İdamların infazı için görevlendirilen, valilik, emniyet müdürlüğü ve dışişleri bakanlığı görevleri yapan İhsan Sabri Çağlayangil, “insanlar mağaralarda fare zehirler gibi öldürüldüler” demiştir.

‘AYIPTIR, ZULÜMDÜR, CİNAYETTİR!’

Çağlayangil, 19 Ağustos 1989’da Güneş gazetesinde idamı anlatan ifadeleri yer aldı:

“Hava soğuktu ve etrafta kimseler yoktu.
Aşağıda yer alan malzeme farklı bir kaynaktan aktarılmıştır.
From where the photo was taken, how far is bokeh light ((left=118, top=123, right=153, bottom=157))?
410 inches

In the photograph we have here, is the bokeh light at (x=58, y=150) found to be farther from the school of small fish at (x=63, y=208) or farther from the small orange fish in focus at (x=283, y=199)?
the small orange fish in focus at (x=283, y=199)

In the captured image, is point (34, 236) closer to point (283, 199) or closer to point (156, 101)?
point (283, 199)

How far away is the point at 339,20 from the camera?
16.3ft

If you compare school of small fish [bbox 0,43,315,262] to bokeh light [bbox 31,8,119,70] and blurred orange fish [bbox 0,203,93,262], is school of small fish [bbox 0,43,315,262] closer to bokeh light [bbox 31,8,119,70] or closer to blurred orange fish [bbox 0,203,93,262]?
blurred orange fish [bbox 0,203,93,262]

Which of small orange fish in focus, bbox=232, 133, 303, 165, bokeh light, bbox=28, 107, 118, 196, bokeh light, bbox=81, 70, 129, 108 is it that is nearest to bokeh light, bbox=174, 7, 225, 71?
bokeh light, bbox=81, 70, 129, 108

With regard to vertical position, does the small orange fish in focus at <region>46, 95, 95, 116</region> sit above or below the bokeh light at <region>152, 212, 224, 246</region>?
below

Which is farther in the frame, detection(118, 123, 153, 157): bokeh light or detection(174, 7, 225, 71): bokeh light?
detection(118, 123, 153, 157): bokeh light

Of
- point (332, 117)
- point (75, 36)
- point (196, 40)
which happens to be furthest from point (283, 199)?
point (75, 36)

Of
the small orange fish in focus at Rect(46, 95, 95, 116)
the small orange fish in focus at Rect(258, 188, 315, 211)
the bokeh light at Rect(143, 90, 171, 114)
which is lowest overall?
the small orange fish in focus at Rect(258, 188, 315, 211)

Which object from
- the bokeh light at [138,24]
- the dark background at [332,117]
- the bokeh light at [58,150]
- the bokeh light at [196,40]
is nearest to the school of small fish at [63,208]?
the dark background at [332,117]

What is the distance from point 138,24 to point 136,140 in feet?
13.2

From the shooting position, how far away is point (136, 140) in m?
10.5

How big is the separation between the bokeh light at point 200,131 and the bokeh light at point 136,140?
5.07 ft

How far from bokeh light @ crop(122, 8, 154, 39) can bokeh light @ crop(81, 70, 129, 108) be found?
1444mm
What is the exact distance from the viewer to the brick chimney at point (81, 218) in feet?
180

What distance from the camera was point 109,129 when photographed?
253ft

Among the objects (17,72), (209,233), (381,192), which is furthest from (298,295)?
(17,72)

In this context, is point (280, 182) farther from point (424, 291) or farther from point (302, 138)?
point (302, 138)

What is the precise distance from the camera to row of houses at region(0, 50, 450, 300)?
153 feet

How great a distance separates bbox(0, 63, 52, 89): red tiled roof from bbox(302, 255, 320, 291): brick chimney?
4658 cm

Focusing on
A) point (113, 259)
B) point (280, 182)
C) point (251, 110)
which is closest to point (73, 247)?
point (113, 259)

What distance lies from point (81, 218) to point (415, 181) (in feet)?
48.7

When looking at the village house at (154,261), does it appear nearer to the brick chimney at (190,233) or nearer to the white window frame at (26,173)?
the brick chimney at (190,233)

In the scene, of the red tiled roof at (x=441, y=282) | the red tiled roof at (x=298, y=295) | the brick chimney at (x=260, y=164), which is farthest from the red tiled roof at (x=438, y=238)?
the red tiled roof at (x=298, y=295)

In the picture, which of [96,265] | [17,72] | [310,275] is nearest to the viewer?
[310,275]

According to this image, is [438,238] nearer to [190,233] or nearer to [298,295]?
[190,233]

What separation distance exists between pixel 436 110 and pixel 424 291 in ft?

Seyyid Rıza, meydan insan doluymuş gibi sessizliğe ve boşluğa hitap etti; ‘Evladı Kerbelayık! Bihatayık! Ayıptır, zulümdür, cinayettir!’ dedi. Benim tüylerim diken diken oldu. Bu yaşlı adam rap rap rap yürüdü. Çingene’yi itti, ipi boynuna geçirdi, sandalyeye ayağı ile bir tekme vurdu, infazını gerçekleştirdi…”

Kara vagonlarla sürgüne gönderildiler

Askeri harekat sonrasında dönemin Başbakanı İsmet İnönü, 4. Ordu Genel Müfettişi Alpdoğan’a tebrik mesajı gönderdi. Dersim Katliamı’nda resmi rakamlara göre 13 bin 806 kişi yaşamını yitirdi.

12 bin kişi ise sürgün edildi. Yine resmi rakamlara göre katliam harekatına katılan askerlerden 199’u yaşamını yitirdi.  Resmi olmayan rakamlara göre 50 binin üzerinden insanın katledildi. Katliamdan kurtulanlar Elazığ’da kara vagonlara bindirilerek, sürgüne gönderildi. Kız çocuklarından çoğu subaylar tarafından ‘evlatlık’ olarak yanlarında götürüldü. Dersimliler, her yıl yaptıkları anmalarda 38 Dersim Tertelesi ile ilgili taleplerini dile getiriyor.